少年は更に赤くなって、右腕を差し出した。
「私の口づけを貰おうなど、百年早いぞ」
あれは非常事態だ。そうでなければ、誰が惚れてもいない子供に口づけなどするか。
「百年も経ったら、遅過ぎはしませんか」
涼子に百年や二百年等、問題ではないが…。
「そうだな。十年位先を、楽しみにするか」
期待せずに待っているから、良い男になれ。
「云っておくが、私の趣味は……」
「強くて若く背が高く、格好良い男でしょ」
「そうそう。今のお前には程遠いな。だが」
『もう少し経てば、お前も、気付くだろう』
少年はまだ気付いてない。そして魔神達も。捜していた物が近過ぎた事を。未だ彼の中
で眠り続けている、伝説を現にする真の驚異を。
「お前のお陰で、漸く姉君の足跡を掴めた」
涼子が次に口にしたのは別の言葉だった。
「同時に運命の輪も巡り始めたが、それも私に向い合えとの姉君の差配か。姉君らしい」
涼子の言う運命とは、間近な邪神王の解放や対戦を限定した物ではない。むしろ友一郎
との遭遇で動き始めた運命の輪は、この後に向けて大きく長く、糸を引いて行く事になる。
【扉を開ける者、壁を穿つ者、先駆ける者よ。
揺り動かされるべき時もあるという事か】
この邂逅が、涼子の止めていた歯車を再動させた。再動を彼女に促した。涼子は姉の意
でなければそれを受け容れなかった。そう知る故に、姉の遺志は友一郎をこの世界へと…。
気配を隠す魔法陣を描け。涼子は納得した苦笑いを浮べて双眸を閉じ、指示を下しつつ、
「少し眠る。状態が落ち着いたら、腕の良い魔道士に治癒を頼むとするか。お前は見張り。
その為に、無理して治癒してやったのだ…」
はいはい。少年はだんだん生き返って来た神経組織が痛みを訴えるのに、顔をしかめる。
「ルカが良いか。奴は北の都アンセニウムを動く事が殆どないので、掴まえ易い。女にし
ては色気がないのが少し難だが。以前に少し借りがあって、まだ返していなかったな…」
魔法陣を描いた土の上に、その侭横になる。
「一眠りしてから出発する。

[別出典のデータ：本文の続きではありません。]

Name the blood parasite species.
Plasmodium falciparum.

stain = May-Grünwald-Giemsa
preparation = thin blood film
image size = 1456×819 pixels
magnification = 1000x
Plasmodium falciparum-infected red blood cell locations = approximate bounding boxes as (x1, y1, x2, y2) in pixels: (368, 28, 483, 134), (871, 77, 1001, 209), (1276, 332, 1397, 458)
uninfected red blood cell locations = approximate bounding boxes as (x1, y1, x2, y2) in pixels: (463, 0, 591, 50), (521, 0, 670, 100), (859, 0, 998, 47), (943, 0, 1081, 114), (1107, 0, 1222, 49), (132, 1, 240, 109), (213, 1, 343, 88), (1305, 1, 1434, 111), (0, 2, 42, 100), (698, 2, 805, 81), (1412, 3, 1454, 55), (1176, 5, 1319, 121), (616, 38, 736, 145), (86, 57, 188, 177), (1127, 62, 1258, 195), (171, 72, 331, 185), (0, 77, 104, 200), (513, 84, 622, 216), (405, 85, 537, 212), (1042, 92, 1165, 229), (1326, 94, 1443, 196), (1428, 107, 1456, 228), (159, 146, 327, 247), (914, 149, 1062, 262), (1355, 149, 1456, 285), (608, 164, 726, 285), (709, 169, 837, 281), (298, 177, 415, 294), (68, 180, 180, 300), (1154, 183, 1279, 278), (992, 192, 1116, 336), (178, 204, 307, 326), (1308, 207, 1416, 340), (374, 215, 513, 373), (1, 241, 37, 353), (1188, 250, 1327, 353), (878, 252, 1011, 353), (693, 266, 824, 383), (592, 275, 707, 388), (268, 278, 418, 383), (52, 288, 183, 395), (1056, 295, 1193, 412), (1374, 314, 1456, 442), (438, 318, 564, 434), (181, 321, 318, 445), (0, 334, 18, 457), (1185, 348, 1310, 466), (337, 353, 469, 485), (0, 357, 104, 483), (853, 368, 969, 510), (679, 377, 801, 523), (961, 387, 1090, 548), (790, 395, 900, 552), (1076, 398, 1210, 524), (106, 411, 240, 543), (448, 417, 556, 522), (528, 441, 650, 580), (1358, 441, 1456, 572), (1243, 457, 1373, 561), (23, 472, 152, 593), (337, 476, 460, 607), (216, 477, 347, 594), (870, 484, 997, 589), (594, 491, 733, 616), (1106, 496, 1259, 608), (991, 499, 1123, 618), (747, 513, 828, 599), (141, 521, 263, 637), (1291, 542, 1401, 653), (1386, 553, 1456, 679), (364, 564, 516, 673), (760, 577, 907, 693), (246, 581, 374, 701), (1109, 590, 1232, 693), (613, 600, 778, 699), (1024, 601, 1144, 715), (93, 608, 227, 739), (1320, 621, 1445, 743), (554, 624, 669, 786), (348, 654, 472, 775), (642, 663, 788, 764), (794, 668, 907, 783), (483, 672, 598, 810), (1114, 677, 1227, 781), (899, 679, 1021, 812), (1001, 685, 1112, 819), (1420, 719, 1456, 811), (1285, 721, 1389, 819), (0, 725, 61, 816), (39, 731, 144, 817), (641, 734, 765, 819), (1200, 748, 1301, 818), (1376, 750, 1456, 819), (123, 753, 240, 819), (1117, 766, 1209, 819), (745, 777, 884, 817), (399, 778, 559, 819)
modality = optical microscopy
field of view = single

襲うなよ」
「襲いませんって」
「私って、そんなに魅力ない?」
そう言われると何とも言葉に詰まる。
「だったらやはり襲うのだな?」
「襲いませんってば!」
「やっぱり私ってそんなに魅力ない?」
「だから師匠は美人ですって……」
「と云う事はやはりお前、私を襲う気だな。
哀れ、美し過ぎる故に我が危機は去らず…」
あのう。少年は一人で自分の好ましい想像の世界に入り込む師匠に、ついていけない。
「確かに彼女は美人ではありますよ」
胸が少し大きかったらもっと良いんだけど。
人知れずそう呟いた時、少年の頭に小石が、
「おい、何か云ったか?」
いえ、何も。少年の答に彼女は疑わしげに、
「本当か? 本当に本当に本当か」
「本当です。本当に本当に本当です……」
本当に心許せる似た者同士の旅は続く。
いつかは終りを迎えるだろう、我と君とのこの日々よ、今少し、続いてくれ。